Silver plans have higher monthly premiums and pay for about 70 percent of health care costs.

Gold Plans

Gold plans have even higher monthly premiums and pay for about 80 percent of health care costs.

Platinum Plans

Platinum plans have the highest monthly premiums and pay for about 90 percent of health care costs.

Not all insurance providers offer all four levels. Again, the best choice depends on the person’s situation.

Which One Is the Best?

The best plan for one person is not the best plan for another. For instance, an individual who does not have too many medical issues may opt for a Bronze plan because they do not utilize health care often, whereas someone with chronic issues, like a chronic substance use disorder, may prefer a higher level plan that covers more of their expenses.

Insurance companies cannot deny health coverage to individuals who have pre-existing conditions (people who already had the condition before they signed up for the insurance plan). 

You should consider how much you can afford monthly for insurance, how much coverage you need, and what type of treatment providers you are able to utilize.

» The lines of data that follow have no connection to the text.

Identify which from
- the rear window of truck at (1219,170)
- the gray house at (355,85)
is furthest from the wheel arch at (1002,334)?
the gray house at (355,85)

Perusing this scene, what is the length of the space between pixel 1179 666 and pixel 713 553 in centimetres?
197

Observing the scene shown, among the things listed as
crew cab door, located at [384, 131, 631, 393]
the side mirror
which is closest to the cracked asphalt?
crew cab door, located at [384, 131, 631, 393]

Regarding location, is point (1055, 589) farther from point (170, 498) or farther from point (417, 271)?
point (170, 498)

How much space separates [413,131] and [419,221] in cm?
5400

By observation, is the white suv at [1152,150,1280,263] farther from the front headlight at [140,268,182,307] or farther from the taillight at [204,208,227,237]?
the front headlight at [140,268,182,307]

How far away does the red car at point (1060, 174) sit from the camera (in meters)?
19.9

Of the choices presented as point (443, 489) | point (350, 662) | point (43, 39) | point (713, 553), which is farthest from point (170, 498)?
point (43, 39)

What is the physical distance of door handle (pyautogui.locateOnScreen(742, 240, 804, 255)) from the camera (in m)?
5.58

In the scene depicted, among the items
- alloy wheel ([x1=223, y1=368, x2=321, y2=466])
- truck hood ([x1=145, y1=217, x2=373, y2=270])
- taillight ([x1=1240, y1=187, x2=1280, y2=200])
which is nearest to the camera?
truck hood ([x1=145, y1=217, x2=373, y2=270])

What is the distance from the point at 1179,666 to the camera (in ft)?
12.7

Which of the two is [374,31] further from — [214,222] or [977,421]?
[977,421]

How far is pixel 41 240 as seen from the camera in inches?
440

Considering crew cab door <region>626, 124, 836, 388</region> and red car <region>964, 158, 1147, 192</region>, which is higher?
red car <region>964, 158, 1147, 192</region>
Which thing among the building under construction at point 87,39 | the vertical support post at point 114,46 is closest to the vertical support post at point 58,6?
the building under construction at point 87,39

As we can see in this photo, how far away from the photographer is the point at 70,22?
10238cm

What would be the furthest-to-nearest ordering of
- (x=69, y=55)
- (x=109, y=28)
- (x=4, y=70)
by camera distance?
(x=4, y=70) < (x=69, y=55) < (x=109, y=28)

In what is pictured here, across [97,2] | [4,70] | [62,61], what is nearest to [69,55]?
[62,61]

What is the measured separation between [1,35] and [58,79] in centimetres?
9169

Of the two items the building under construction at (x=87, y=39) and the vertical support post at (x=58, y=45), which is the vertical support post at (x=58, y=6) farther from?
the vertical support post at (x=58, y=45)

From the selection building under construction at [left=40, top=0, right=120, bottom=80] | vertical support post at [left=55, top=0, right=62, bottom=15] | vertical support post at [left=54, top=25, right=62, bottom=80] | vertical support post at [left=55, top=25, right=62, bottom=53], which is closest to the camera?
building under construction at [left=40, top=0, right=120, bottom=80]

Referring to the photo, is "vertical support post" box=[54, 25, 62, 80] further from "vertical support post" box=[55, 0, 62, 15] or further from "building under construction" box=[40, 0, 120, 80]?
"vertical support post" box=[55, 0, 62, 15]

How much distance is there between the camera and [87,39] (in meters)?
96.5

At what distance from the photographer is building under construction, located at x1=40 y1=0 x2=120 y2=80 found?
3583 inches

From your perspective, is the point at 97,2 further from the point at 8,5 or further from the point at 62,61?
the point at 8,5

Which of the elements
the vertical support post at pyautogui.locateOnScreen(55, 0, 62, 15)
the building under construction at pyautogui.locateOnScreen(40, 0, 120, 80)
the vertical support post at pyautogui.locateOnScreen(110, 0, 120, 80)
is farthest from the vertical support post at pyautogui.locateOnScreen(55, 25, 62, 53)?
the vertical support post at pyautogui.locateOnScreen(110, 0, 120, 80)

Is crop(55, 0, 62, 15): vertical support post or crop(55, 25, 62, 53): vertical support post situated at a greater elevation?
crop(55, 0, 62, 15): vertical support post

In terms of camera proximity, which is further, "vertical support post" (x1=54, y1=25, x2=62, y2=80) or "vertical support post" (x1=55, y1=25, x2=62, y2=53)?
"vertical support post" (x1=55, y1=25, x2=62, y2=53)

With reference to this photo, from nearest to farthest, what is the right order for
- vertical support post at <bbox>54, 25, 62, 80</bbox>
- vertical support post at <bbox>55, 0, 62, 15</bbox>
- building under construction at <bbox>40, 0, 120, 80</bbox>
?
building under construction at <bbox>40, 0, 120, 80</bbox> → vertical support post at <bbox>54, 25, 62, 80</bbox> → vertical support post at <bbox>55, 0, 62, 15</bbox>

Other Considerations To Get the Best Insurance

Because the treatment coverage for substance abuse must be equivalent to coverage for other types of medical conditions, the Affordable Care Act has made the process of choosing an appropriate insurance provider easier. Even so, it can still be confusing.

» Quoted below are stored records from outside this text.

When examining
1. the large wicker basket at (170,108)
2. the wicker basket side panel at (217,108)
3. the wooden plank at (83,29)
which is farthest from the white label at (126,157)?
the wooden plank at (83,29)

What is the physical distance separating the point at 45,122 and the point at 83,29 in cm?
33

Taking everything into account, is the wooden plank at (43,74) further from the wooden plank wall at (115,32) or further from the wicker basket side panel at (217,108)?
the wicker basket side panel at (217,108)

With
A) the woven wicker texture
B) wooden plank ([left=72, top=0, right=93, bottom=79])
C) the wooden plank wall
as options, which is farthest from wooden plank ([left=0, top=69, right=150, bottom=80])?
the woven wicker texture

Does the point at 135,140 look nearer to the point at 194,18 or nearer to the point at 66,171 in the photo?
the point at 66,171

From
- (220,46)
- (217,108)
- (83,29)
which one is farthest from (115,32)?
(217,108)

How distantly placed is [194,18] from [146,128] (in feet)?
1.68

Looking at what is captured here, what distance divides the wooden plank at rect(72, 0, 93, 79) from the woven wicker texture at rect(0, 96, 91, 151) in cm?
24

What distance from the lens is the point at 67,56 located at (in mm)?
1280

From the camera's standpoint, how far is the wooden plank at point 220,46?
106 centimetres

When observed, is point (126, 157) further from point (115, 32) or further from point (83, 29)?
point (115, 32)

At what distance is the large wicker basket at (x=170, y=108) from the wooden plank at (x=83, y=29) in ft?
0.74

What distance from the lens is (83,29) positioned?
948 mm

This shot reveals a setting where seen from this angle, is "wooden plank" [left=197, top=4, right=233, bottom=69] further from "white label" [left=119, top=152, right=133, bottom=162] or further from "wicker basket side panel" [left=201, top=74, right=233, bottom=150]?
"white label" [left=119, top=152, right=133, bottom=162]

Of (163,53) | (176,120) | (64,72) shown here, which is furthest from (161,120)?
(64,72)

Here Are Some Tips To Help You Find the Best Insurance Plan for You:

  • The categories of plans can be used to compare overall costs. Once you choose a category, you can compare plans based on the above factors. You can then ensure you have a plan that covers your needs at a price you can afford.
  • Understand all the out-of-pocket costs that you will have to cover, including premiums, copayments, deductibles, and costs of medicines.
  • Be sure to understand which treatment providers accept the company’s insurance.
  • There are often rules about whether you need specific referrals from a primary care provider to see a specialist like a therapist or addiction medicine physician. Make sure to understand all the rules about referrals to specialists.
  • If possible, try to contact the customer service department of the company you are interested in and speak with the representative about the best type of coverage based on your needs and budget.